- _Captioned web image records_

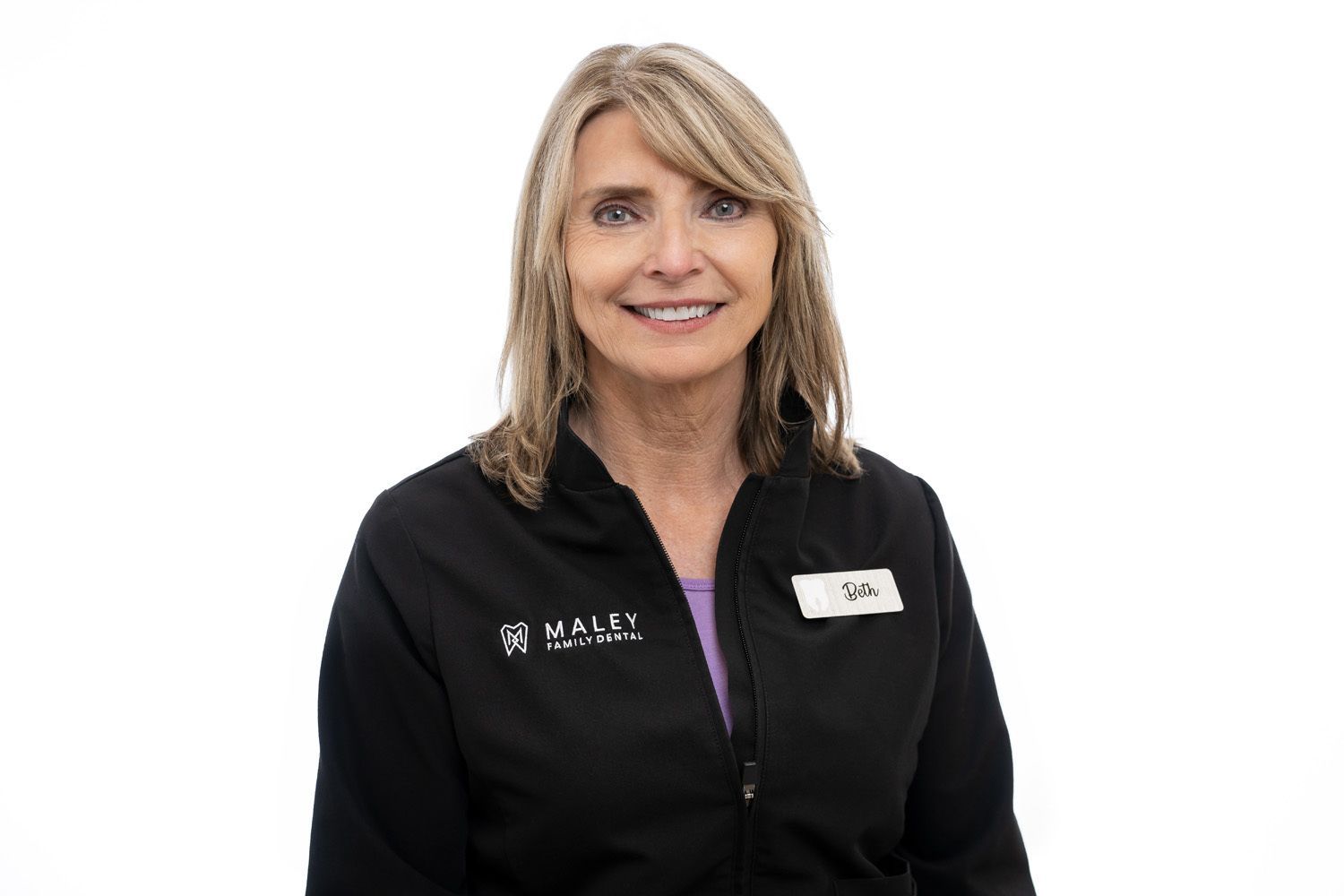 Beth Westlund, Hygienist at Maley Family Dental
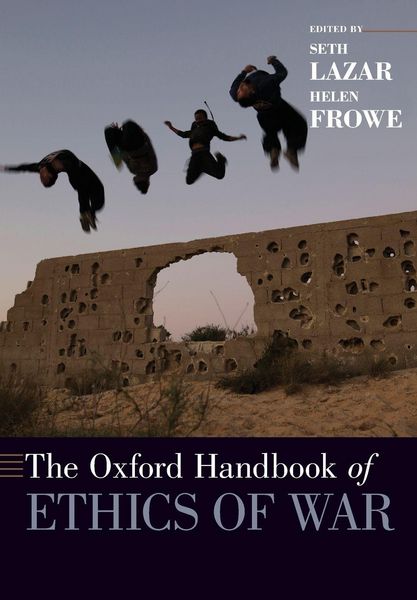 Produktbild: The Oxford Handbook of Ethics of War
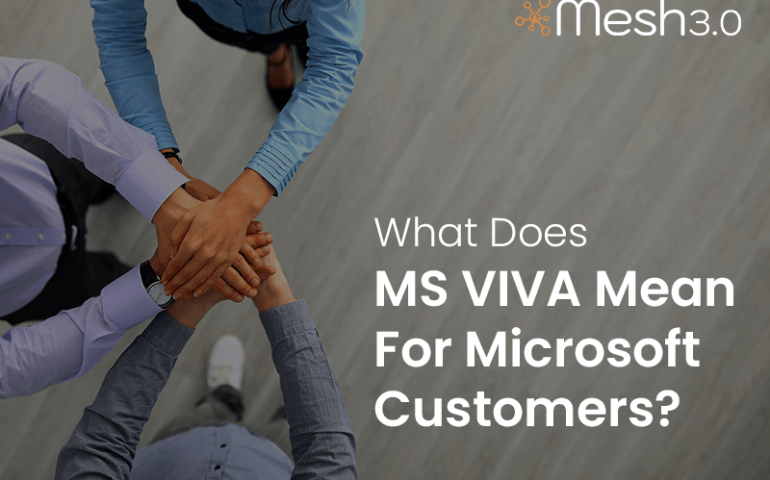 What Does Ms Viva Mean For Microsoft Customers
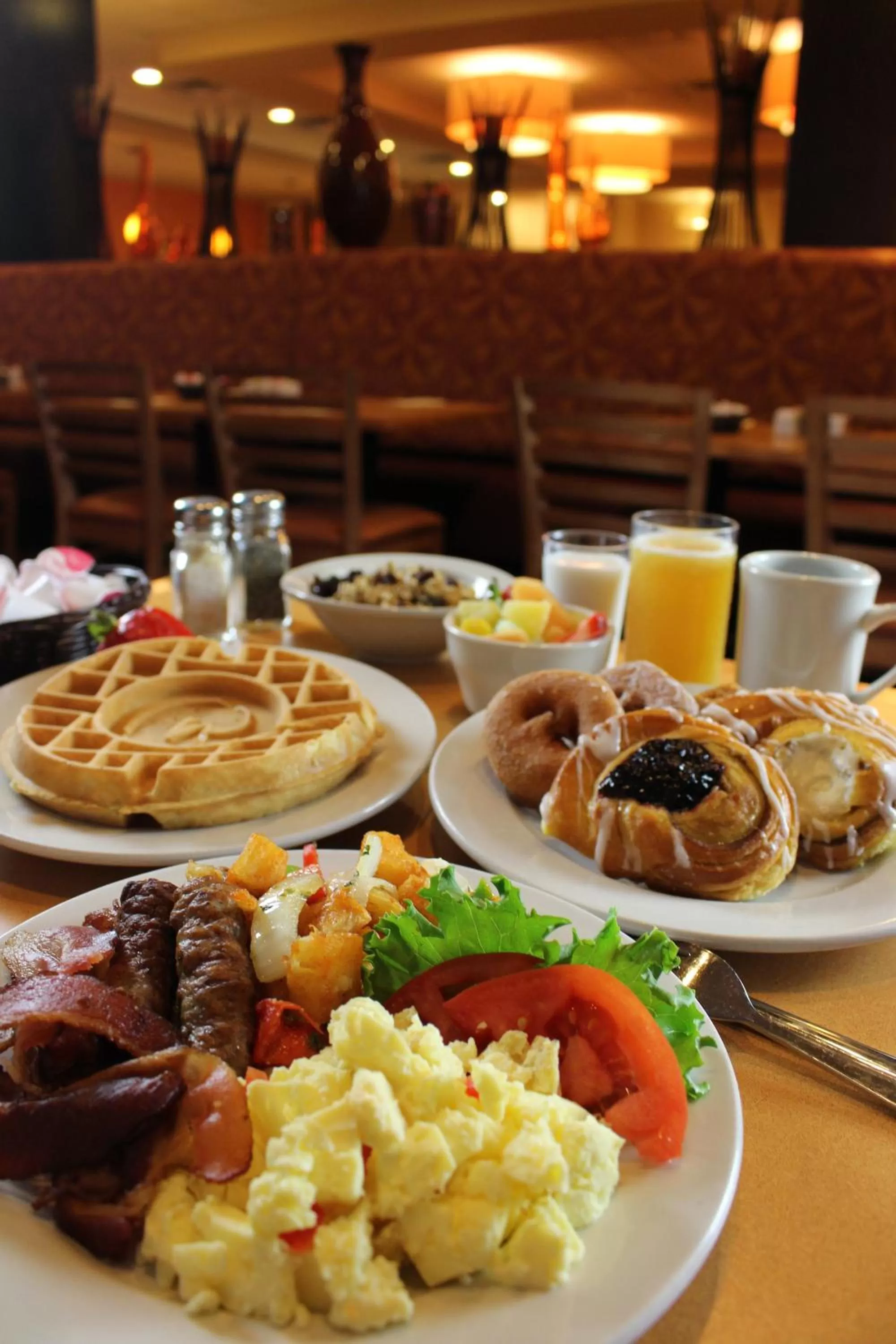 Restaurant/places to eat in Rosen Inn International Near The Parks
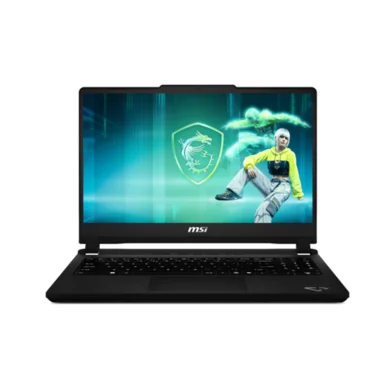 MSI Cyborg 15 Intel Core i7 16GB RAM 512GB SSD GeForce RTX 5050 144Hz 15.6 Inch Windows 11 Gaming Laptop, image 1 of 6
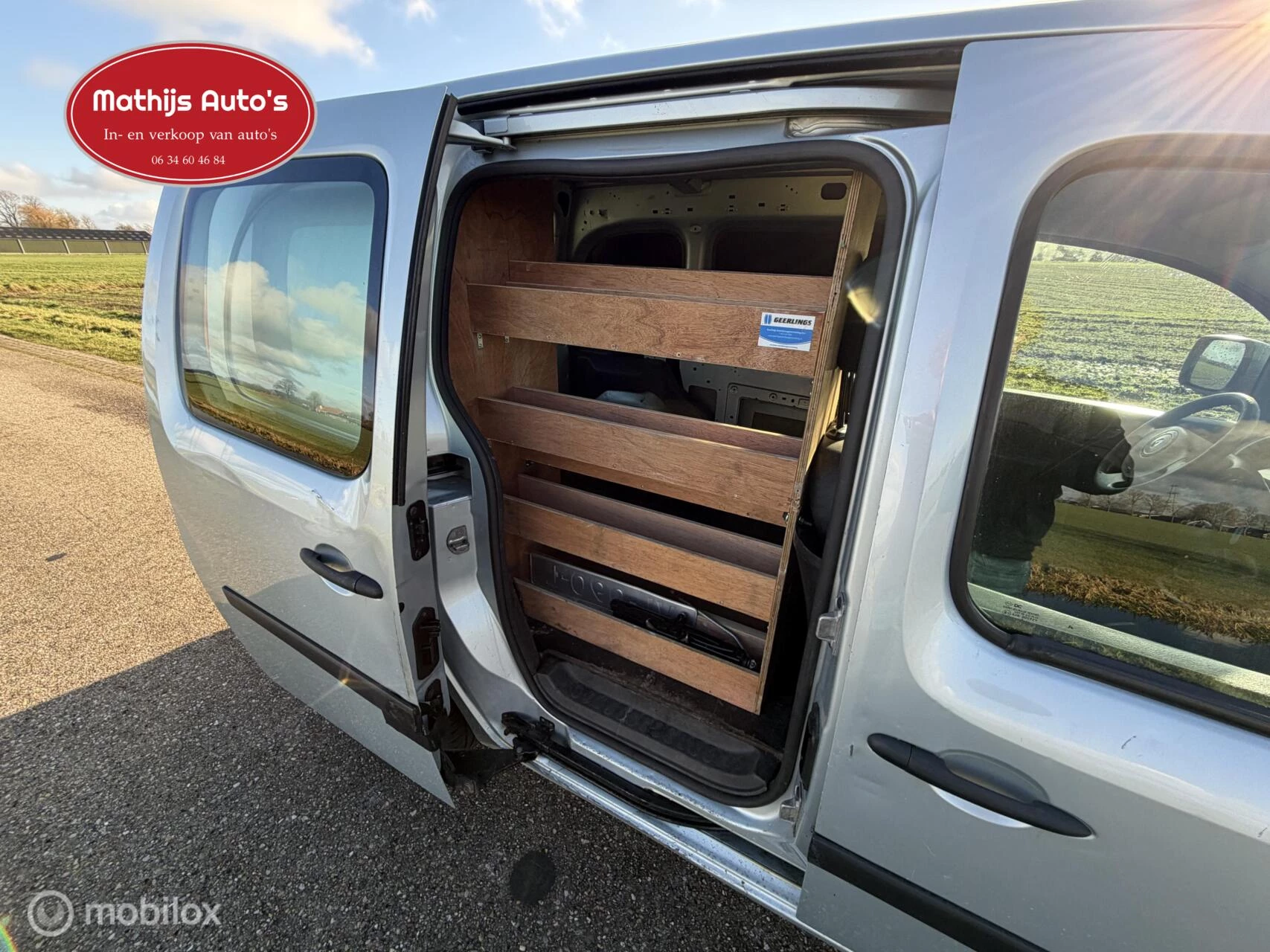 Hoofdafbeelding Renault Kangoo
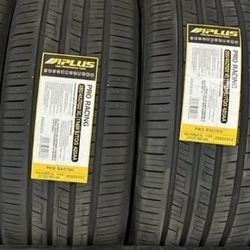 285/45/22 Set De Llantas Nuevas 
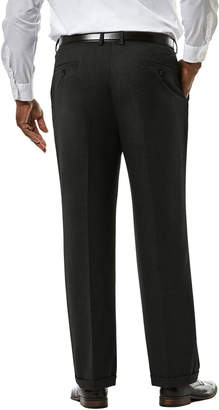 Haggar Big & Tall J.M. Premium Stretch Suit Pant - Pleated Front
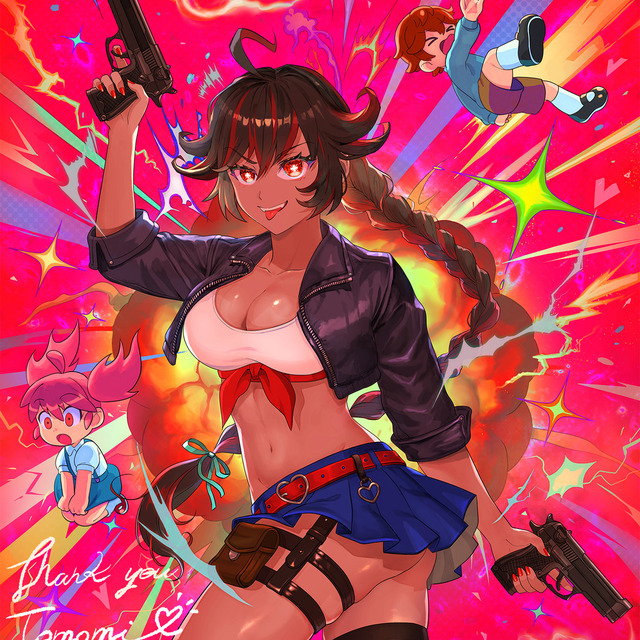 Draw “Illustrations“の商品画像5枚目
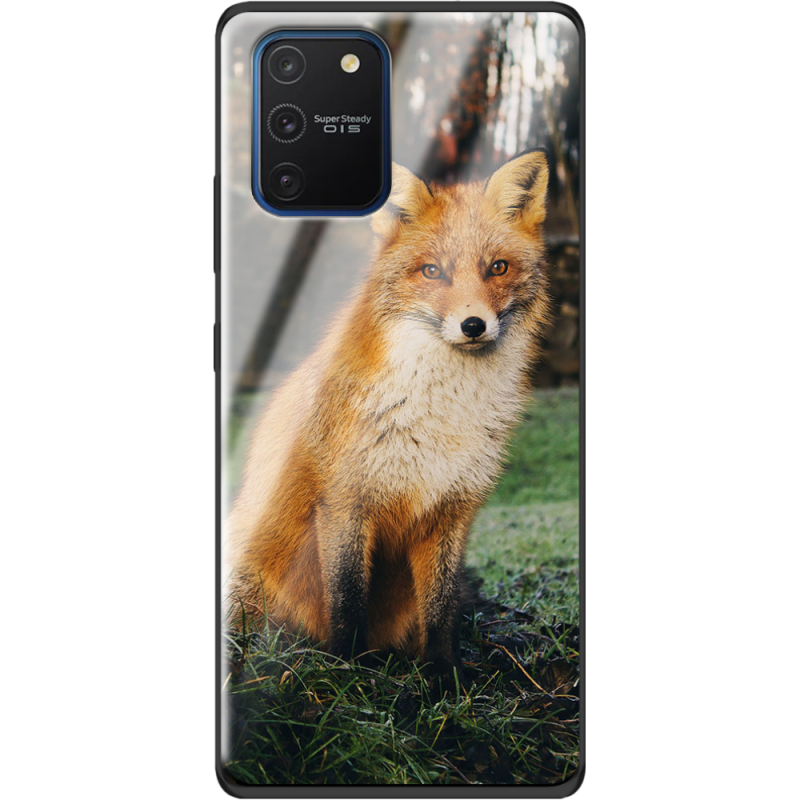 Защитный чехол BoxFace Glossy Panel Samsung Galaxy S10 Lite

- _Job item_
Turn the records into a JSON list of strings with one string for each record's text. Leave the pictures out of the strings.

- _Your response_
[
  " Beth Westlund, Hygienist at Maley Family Dental",
  " Produktbild: The Oxford Handbook of Ethics of War",
  " What Does Ms Viva Mean For Microsoft Customers",
  " Restaurant/places to eat in Rosen Inn International Near The Parks",
  " MSI Cyborg 15 Intel Core i7 16GB RAM 512GB SSD GeForce RTX 5050 144Hz 15.6 Inch Windows 11 Gaming Laptop, image 1 of 6",
  " Hoofdafbeelding Renault Kangoo",
  " 285/45/22 Set De Llantas Nuevas ",
  " Haggar Big & Tall J.M. Premium Stretch Suit Pant - Pleated Front",
  " Draw “Illustrations“の商品画像5枚目",
  " Защитный чехол BoxFace Glossy Panel Samsung Galaxy S10 Lite"
]